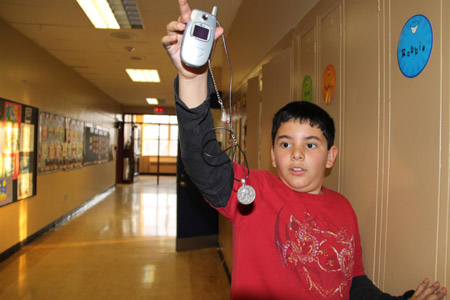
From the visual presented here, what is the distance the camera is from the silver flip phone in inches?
27.0

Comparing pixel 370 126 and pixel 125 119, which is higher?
pixel 125 119

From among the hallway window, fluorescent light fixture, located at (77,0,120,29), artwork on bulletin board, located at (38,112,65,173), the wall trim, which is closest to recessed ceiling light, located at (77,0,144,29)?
fluorescent light fixture, located at (77,0,120,29)

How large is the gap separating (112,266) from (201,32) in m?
3.81

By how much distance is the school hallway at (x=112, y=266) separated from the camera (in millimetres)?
3182

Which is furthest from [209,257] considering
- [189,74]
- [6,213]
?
[189,74]

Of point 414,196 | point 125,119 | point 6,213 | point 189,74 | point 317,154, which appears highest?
point 125,119

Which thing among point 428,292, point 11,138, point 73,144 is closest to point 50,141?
point 73,144

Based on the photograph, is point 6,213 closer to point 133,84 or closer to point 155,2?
point 155,2

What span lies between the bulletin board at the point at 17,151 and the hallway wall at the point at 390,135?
12.9 feet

Problem details:
Write out all of the data above word for word, leaving out the picture.

Final result:
From the visual presented here, what is the distance the camera is from the silver flip phone in inches?
27.0

Comparing pixel 370 126 and pixel 125 119, which is higher?
pixel 125 119

From among the hallway window, fluorescent light fixture, located at (77,0,120,29), artwork on bulletin board, located at (38,112,65,173), the wall trim, which is closest to recessed ceiling light, located at (77,0,144,29)?
fluorescent light fixture, located at (77,0,120,29)

How large is the gap separating (112,266) from (201,32) in m?
3.81

By how much distance is the school hallway at (x=112, y=266) separated from the camera (in millimetres)?
3182

Which is furthest from [209,257] considering
- [189,74]
- [6,213]
?
[189,74]

Of point 414,196 | point 125,119 | point 6,213 | point 189,74 | point 317,154, which appears highest?
point 125,119

Which thing among point 428,292, point 11,138, point 73,144 is closest to point 50,141?
point 73,144

Based on the photograph, is point 6,213 closer to point 133,84 or closer to point 155,2?
point 155,2

What span lies between the bulletin board at the point at 17,151 and the hallway wall at the point at 390,135?
12.9 feet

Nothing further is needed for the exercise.